可以看出,损失组成和YOLO v1差不多。【2019.11.22最新发现, main.py里xywh loss计算方式不对, 应该是在t上计算的, 也就是模型的原始输出, 还没经过坐标变换】
代码主要参考这里
首先准备数据集:
根据论文作者的github里面贴出来的,下载PASCOL VOC 2007的train、val和test,以及2012的train、val。全部解压后,会出现文件夹VOCdevkit,数据都放里面了。
1.数据集构造
两种方式,
一种是先生成tfrecords,读取时再一个个的batch解析。调用时主函数是OB_tfrecord_dataset()
另一种是即时的从硬盘读取,不用生成tfrecords,不要要事先把每张图片的标签读进来。
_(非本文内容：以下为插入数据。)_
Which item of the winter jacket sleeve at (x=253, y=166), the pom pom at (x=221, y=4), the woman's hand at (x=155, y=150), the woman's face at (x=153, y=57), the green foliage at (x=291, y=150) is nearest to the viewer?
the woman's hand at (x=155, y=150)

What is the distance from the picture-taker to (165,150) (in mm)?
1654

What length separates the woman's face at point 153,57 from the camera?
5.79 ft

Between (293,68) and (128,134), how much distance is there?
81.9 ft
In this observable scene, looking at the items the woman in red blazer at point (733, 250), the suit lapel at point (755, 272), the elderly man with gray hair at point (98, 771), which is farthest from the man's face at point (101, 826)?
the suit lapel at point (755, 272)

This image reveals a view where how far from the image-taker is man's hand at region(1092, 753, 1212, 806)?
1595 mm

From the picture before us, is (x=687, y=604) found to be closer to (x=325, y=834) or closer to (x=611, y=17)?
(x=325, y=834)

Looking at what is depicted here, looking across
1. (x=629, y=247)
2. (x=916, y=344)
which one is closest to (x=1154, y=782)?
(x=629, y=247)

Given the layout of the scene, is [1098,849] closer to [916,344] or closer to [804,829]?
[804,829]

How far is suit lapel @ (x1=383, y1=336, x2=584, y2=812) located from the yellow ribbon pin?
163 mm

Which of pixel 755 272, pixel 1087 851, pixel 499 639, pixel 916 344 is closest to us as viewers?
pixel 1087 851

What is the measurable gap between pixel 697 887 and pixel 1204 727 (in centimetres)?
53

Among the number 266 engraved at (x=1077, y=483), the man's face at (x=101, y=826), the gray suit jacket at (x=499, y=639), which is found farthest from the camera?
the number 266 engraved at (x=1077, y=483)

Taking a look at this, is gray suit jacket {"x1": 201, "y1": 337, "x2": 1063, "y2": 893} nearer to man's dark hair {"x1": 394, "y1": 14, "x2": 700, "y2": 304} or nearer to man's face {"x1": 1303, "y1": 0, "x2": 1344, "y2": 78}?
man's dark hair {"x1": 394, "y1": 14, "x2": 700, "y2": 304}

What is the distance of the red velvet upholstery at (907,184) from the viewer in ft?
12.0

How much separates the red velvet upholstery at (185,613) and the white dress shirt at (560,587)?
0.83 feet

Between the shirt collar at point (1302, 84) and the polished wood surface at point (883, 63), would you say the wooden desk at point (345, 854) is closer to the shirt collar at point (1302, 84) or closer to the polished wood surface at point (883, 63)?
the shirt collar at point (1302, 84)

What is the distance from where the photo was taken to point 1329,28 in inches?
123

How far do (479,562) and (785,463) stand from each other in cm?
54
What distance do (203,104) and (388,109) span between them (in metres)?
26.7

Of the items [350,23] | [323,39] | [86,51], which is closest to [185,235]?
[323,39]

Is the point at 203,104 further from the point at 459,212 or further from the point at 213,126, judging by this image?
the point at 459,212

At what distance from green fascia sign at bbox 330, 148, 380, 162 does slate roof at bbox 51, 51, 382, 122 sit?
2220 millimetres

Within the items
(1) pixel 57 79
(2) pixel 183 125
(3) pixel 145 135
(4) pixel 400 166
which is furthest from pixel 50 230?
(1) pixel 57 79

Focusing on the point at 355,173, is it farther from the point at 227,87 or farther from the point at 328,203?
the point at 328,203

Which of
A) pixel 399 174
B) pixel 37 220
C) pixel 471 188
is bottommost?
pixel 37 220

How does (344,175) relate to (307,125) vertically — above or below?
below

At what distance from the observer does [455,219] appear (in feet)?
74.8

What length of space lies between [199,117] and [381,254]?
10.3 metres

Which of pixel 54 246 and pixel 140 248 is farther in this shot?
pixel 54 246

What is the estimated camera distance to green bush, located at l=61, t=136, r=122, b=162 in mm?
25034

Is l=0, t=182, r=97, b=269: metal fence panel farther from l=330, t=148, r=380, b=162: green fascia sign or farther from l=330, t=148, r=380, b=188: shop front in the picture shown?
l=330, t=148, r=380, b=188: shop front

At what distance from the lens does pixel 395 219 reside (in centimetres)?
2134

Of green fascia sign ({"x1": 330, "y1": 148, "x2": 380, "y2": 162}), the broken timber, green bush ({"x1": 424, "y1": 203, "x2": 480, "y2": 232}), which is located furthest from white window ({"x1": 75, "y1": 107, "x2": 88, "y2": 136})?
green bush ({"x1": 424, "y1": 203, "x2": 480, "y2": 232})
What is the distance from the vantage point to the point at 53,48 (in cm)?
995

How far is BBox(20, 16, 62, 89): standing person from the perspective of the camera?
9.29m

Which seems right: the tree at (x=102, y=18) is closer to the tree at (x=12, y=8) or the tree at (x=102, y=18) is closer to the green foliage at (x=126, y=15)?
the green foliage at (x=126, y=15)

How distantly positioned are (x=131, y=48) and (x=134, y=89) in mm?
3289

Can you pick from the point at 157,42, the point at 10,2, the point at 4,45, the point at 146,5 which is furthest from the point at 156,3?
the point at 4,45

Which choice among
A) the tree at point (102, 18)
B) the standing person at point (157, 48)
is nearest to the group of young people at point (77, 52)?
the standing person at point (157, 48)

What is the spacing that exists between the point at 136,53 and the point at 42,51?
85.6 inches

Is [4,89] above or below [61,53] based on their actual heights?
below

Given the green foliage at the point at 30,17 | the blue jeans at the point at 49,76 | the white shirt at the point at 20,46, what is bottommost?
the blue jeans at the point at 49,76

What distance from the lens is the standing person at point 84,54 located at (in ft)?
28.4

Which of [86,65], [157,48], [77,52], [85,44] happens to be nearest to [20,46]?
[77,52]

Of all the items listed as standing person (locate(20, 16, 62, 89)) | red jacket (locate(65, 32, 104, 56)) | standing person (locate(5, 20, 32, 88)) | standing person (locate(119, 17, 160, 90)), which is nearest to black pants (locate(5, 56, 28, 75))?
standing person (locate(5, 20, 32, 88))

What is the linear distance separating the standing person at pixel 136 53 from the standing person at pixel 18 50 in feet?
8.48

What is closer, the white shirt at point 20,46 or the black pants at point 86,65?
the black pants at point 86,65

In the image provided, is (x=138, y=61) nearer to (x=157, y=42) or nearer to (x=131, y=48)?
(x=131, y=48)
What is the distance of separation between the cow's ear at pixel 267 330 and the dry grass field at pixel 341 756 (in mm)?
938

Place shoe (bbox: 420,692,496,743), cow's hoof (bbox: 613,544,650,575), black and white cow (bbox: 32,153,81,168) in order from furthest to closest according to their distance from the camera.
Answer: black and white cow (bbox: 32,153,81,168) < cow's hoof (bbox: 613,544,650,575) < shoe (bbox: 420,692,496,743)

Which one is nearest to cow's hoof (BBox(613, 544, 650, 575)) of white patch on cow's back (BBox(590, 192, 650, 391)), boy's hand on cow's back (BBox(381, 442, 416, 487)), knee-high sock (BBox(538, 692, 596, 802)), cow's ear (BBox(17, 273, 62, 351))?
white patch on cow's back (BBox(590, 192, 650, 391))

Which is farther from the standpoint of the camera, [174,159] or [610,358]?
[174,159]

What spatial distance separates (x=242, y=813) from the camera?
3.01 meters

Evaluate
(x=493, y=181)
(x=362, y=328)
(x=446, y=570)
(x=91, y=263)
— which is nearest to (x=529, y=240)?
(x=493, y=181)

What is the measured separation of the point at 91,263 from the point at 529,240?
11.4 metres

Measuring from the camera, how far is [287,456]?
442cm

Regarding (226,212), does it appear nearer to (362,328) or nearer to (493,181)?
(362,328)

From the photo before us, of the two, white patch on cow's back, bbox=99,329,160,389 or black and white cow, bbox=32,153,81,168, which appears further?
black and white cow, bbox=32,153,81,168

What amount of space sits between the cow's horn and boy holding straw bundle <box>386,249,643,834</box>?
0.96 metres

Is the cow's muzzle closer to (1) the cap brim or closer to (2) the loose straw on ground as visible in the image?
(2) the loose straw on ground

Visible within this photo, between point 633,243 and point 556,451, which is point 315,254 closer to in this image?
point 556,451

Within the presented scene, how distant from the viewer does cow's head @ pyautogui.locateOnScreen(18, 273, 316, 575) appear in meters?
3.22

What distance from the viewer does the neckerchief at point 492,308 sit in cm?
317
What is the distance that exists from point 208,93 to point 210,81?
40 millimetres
调用的主函数是OB_tensor_slices_dataset()
下面贴出第二种这部分主要代码:
def get_imgpath_and_annots(data_dir, years,
image_subdirectory = 'JPEGImages',
annotations_dir = 'Annotations',
ignore_difficult_instances = False):
annos_list = []
for year in years.keys():
logging.info('Reading from PASCAL %s dataset.', year)
sets = years[year]
for _set in sets:
# print('\nfor year: {}, set: {}'.format(year, _set))
examples_path = os.path.join(data_dir, year, 'ImageSets', 'Main',
_set + '.txt')
_annotations_dir = os.path.join(data_dir, year, annotations_dir)
_examples_list = dataset_util.read_examples_list(examples_path)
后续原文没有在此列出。